Netflix has expanded its library of streaming movie titles — and will be making them available to customers much faster — through a new agreement it has inked with distribution house Relativity Media.

As part of the deal, Relativity’s movies can be streamed to Netflix’s customer base months after they are released in theaters. This is a radical departure for both Netflix and Relativity: Most of Netflix’s “Watch Instantly” fare is several years old. Relativity, for its part, has traditionally licensed content to such cable stations as HBO, Showtime and Starz, bypassing alternative distribution channels like Netflix. Netflix’s deal with Relativity is an exclusive one, meaning that Netflix gets first shot at this content.

Movies that will fall under this agreement include “Season of the Witch,” “Movie 43” and “The Fighter.”

Big Deal

Growth in its streaming library represents huge potential for Netflix, says Andre Zdanow, chief market strategist at Charles Vista. “It falls in game-changer category,” he told the E-Commerce Times. “People want instant gratification — they want to watch what they want, when they want.” He predicts this will be the first of many such deals for Netflix.

It is easy to see why it could qualify as a game-changer. A wide library of contemporary, recently released movies ready to be streamed gives Netflix the ability to compete with cable providers. Not only that, but Netflix would not be hampered by geographic constraints like the cable providers are, Jia Wu, an analyst with Strategy Analytics’ Digital Media Strategies, told the E-Commerce Times.

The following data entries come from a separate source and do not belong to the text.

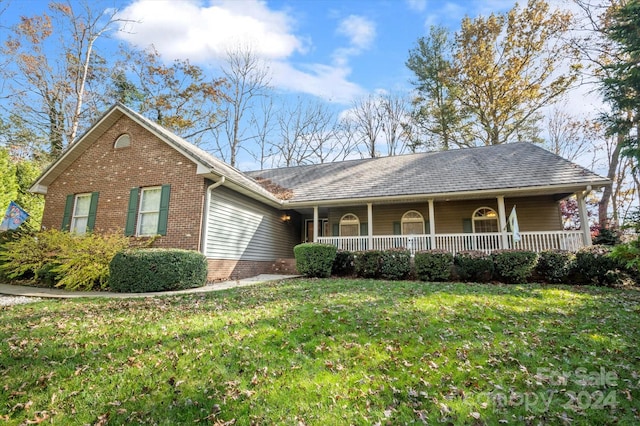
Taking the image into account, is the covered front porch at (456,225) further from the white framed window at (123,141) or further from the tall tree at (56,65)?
the tall tree at (56,65)

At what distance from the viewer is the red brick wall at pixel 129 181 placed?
1004 cm

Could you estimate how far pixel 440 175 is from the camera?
1345cm

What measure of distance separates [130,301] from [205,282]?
2.77 m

However, Zdanow and Wu describe this transaction more as a big step in the right direction, not necessarily something that will change Netflix’s competitive positioning all on its own, at least not in the near future. “They will have to do many more deals like this for it to have an impact,” Zdanow says.

A Standalone Interim Step

There are a number of reasons why this deal is at best an interim step to a changed competitive environment, Dan Rayburn, an analyst with Frost & Sullivan, told the E-Commerce Times.

For starters, because of distribution agreements it has signed with movie houses, Relativity doesn’t have the rights to do something like this with all of the movies under its control, he said. “At most, this deal is giving Netflix about 14 additional titles right now. That is not to say there won’t be more coming down the line, but as it stands right now, the announcement doesn’t add that much to Netflix’s inventory.”

It also won’t necessarily lead other studios to ink similar deals with Netflix, he speculated. For the time being, there is too much money at stake for them to abandon the movie to DVD/cable distribution model, he said.

In many way, this reluctance doesn’t make intuitive sense, he said. A studio will cling to a US$20 DVD distribution over a $5-per-movie-streaming model even if it makes more money with the streaming movies because more people watch it and there are lower distribution costs. “They haven’t moved from that mindset — they still don’t see this as a volume business.”

That shift has to take place for there to be any significant momentum, Rayburn said.

The entertainment industry has been talking about streaming content as a disruptive force, but in truth it has yet to have that much of an impact for these reasons, Wu said. “Netflix’s inventory is too limited for it to really compete with the over-the-box providers and the cable companies.” Eventually it will prove to be disruptive, he speculated, but that day is a long way off.